• **The task**
In the opinion piece on the housing and commercial real estate bubbles, how far did commercial real estate prices fall nationally from their peak?

Sunday, June 5, 2011

Real Estate Opinion in WSJ - worth the read


Weitz- a terrific opinion piece by ALEX J. POLLOCK in the Wall Street Journal.

It is nearly five years since the peak of the housing bubble, and that highly leveraged sector, with its $11 trillion in residential mortgage debt, continues to struggle. Home values just posted their biggest quarterly decline since late 2008, largely due to a steady stream of foreclosures.

But if we consider that the housing bubble inflated from roughly 1999 to 2006, that made seven fat years. An ancient authority would suggest that seven lean years should follow. That would mean two more lean years to go—not a bad prediction.

Actually, what we experienced was a double bubble: one in housing and a parallel one in commercial real estate, which has mortgage debt of $2.4 trillion. Both of these sectors used the opening years of the new century to run up leverage and asset prices to an unsustainable 90% increase, with housing peaking in the second quarter of 2006, and commercial real estate in the fourth quarter of 2007.

The causes of the housing bubble—subprime mortgages, adjustable-rate mortgages, government-mandated loans, etc.—are well known. The role of traditional lending by the heavily regulated banking system in the commercial real-estate bubble has received less attention, yet its toll in subsequent bank failures is apparent.

The inevitable bust brought a national price drop of 32% from the peak for housing, and an even steeper 42% drop from the peak for commercial real estate. These erased trillions of dollars of illusory bubble "wealth." The combined drop in market values was greater than $8 trillion—that's more than the GDP of China last year.

• **Excerpts of spatial question data**
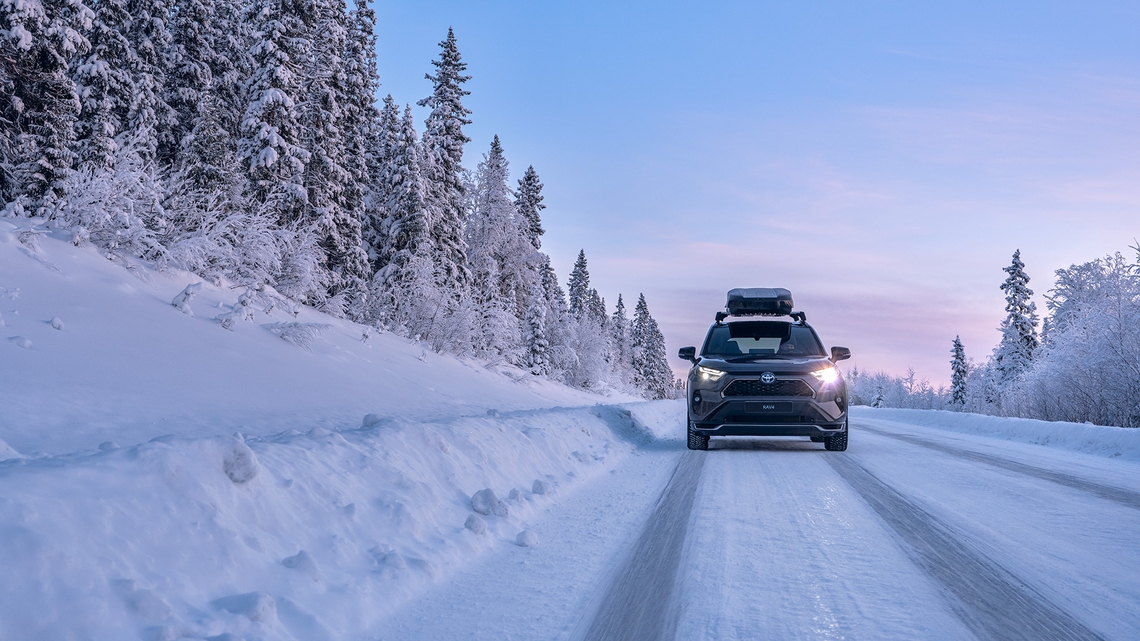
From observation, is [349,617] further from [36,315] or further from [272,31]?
[272,31]

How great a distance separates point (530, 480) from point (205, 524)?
354 cm

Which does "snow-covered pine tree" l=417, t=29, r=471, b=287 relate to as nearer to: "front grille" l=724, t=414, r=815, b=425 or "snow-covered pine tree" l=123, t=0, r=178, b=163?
"snow-covered pine tree" l=123, t=0, r=178, b=163

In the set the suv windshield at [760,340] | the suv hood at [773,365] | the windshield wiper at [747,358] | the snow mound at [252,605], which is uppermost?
the suv windshield at [760,340]

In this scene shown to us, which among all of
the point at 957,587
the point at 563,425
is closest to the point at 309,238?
the point at 563,425

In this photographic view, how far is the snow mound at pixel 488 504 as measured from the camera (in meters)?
4.88

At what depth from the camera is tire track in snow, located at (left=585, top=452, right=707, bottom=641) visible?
9.73 ft

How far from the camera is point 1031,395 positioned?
34000mm

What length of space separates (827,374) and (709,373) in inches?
64.2

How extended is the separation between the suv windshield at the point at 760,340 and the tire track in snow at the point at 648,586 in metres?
5.01

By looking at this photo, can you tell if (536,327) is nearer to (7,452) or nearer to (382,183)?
(382,183)

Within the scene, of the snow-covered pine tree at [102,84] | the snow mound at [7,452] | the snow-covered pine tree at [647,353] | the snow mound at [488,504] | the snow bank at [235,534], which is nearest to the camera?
the snow bank at [235,534]

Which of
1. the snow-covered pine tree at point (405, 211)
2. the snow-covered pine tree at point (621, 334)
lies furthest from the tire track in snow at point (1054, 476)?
the snow-covered pine tree at point (621, 334)

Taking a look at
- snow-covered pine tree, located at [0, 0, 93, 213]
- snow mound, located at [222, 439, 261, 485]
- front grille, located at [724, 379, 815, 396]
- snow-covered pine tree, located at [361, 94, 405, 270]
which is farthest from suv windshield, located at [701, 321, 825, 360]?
snow-covered pine tree, located at [361, 94, 405, 270]

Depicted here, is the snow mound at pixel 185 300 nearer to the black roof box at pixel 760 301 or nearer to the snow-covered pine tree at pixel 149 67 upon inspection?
the black roof box at pixel 760 301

• **Exercise response**
42%